━━━━━ EXTRACTO DE PÁGINA

Sin ánimo de interpretar al Rey, eso de que la Justicia es igual
para todos es un oximorón, contradicción de términos en una misma expresión;
propio de la mística y la lírica amorosa. Resulta más directa la definición de
San Agustín sobre una Justicia siempre utópica: “Dar a cada uno lo suyo”, que
ya es bastante, y aún así va la
máxima cargada de subjetividad. Ejemplo
muy publicitado de la desigualdad que habita en los tribunales es el del
estadounidense O.J. Simpson, estrella del rugby, mediocre actor cinematográfico
y asesino de su esposa y el amante de este. El mejor (y más caro) abogado
criminalista de California logró su absolución por falta de pruebas, librándole
de la inyección letal o dos cadenas perpetuas sin posibilidad de revisión(y eso
que el sujeto es negro), pero tales eran las evidencias de su crímen que hubo
de afrontar otro juicio civil para resarcir económicamente a los deudos de sus
víctimas. Si no cuentas con un abogado de los de mil dólares la hora, prepárate
para lo peor aunque seas émulo del de Asís.
Tras la IIGM Víctor Manuel de Saboya hubo de abdicar y exiliarse, Benito
Mussolini acabó colgando de una gasolinera de Milán y Hitler se autocondenó con
un pistoletazo en la boca. EL Emperador Hiro Hito, sin embargo, quedó incólume
porque el sabio criterio del Presidente Truman y el general-virrey Douglas
MacArthur estimó que ahorcarle ensangrentaría la democratización de los
nipones.
El peor castigo que sufrió fue que MacArthur cabalgara por el centro
de Tokyo sobre su caballo blanco de ceremonia ante el estupor de los japoneses.

━━━━━━━━━━
━━━━━ DATOS PROPORCIONADOS

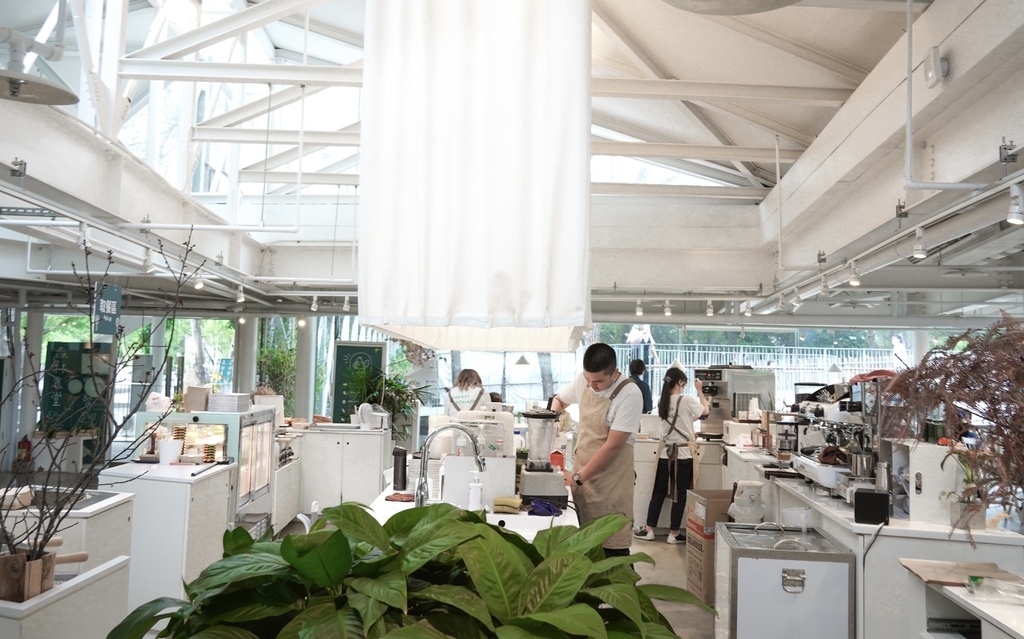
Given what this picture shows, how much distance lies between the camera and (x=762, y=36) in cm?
586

━━━━━━━━━━

_QUÉ DEBES HACER_
Según el texto sobre la justicia, ¿por qué el emperador Hiro Hito quedó incólume tras la Segunda Guerra Mundial? Explícalo en una a tres oraciones.

_RESPUESTA COMPLETA_
Hiro Hito quedó incólume porque el presidente Truman y el general-virrey Douglas MacArthur estimaron que ahorcarle ensangrentaría la democratización de los nipones. El peor castigo que sufrió fue que MacArthur cabalgara por el centro de Tokyo sobre su caballo blanco de ceremonia.